### [Source passage]
Start of Block
Brukinsa, as a cancer drug with a target audience of oncologists, has a name that is “scientifically supportive of the mechanism of action” and “has a nice strength to it and a good cadence,” Piergrossi said.

Evenity, on the other hand—as an osteoporosis treatment with a more consumer- or patient-targeted audience—has “a benefit inferred in the name with even-ness or bone-evenness that one might extrapolate,” he said, although he was quick to note he was not saying that was the exact rationale behind the name. Evenity also has “an appeal that works more with a female demographic and one for that specific indication,” Piergrossi added.

Brand Institute is in involved in the creation or development of 75% of the drug names approved globally, but it’s an increasingly difficult task. Not only are thousands of names, both generic and branded, already taken, but regulators have become more and more conservative about the messaging in a name, with no promotions or claims allowed or even inferred.

In the #FierceMadness contest that ran from Wednesday through late Friday evening, Evenity won in spite of not having any of those popular consonants that helped propel its peers—or maybe because of it? Many voters mentioned the easy, fluid pronunciation of “Evenity,” and as one said, the name is “just so refreshing without an ‘x ‘or a ‘z’ or a ‘q.’”

Almost 1,100 voters left comments in the hotly contested race, with both sides sure that their preferred name was worthy of the title. Many leaned on the fact that both names offered associations with what the drug does or how it works.

“The name Brukinsa includes key portions of the term Bruton’s kinase, the target of the drug, making the name easy to remember and easy to associate with the mechanism of action,” one voter wrote.

On Team Evenity, however, others pointed to connections such as “Evenity ‘evens-out’ bone growth for post-menopausal osteoporosis. It’s a name that evokes the function of the drug.”
End of Block
### [Records supplied]
Start of Block
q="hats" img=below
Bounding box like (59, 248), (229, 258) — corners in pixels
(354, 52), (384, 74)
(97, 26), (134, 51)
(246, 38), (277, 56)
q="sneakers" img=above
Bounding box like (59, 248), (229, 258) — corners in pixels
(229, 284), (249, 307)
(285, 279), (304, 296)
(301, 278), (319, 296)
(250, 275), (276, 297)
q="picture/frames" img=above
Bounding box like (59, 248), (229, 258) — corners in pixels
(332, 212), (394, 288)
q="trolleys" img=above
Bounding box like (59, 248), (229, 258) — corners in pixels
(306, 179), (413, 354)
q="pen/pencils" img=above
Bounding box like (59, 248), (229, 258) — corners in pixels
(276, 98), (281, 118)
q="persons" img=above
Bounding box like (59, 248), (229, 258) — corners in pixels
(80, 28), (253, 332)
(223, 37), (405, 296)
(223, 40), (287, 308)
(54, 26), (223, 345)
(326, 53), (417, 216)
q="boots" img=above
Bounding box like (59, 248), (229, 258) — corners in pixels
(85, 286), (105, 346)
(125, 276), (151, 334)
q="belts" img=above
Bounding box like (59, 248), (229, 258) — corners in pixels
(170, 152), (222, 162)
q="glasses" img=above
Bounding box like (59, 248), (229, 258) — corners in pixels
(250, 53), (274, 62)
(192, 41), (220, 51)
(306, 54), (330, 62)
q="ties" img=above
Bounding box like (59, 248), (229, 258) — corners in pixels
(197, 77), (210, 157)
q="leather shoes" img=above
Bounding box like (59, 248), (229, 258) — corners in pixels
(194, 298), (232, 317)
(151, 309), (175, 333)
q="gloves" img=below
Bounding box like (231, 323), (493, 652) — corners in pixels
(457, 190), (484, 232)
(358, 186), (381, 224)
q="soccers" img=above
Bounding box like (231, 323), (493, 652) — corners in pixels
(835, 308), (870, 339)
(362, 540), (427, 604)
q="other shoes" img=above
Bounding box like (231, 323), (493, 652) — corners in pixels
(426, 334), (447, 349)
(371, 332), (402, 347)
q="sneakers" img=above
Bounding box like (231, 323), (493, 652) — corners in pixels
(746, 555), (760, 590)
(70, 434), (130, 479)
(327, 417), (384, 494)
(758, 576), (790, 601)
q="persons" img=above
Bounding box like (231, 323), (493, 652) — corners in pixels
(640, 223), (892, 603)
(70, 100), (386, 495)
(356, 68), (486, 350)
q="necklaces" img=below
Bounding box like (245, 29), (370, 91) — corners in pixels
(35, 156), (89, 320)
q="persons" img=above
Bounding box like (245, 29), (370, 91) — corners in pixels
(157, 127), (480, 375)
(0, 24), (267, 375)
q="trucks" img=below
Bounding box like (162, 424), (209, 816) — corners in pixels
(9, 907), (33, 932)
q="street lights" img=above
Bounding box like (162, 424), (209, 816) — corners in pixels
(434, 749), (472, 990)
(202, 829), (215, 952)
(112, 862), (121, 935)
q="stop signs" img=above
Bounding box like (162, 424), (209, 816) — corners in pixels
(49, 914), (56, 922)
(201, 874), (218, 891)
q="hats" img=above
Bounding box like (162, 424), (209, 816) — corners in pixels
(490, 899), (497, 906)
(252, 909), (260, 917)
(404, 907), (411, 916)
End of Block
### [Problem 1]
What share of the drug names approved globally does Brand Institute help create or develop, according to the drug-name contest passage?
### [Problem 2]
Please pick up the drug-name contest passage after its final sentence and keep writing.

### [Final answer 1]
75%

### [Final answer 2]
In the end, the winning Evenity got lots of kudos from commenters for its “beautiful” and “serenity”-evoking name that connected with the female audience it treats.

“Finally, a nice, pleasing, feminine sounding name for this important drug for women! May this be the start of the drug industry keeping women in mind as they bring more women-centered therapies to the market!” wrote one voter.

Brand Institute’s Piergrossi explained the female connection that goes with the Evenity name.

“We don’t like to say that there are female names or female-sounding names, but certainly there is an approachability to the tonality of Evenity that might have a feminine or female appeal. That also speaks to the underlying message you’re trying to communicate. If you had ‘EvenAx,’  for example, you might get a more power efficacy when you might want to have something that infers more softness to it,” he said.

Thank you to all those who voted in the #FierceMadness tournament this year. While many in the drug industry are focused on and rallying around treatment and vaccine possibilities for COVID-19, we hope it provided some lighthearted distraction in a challenging time.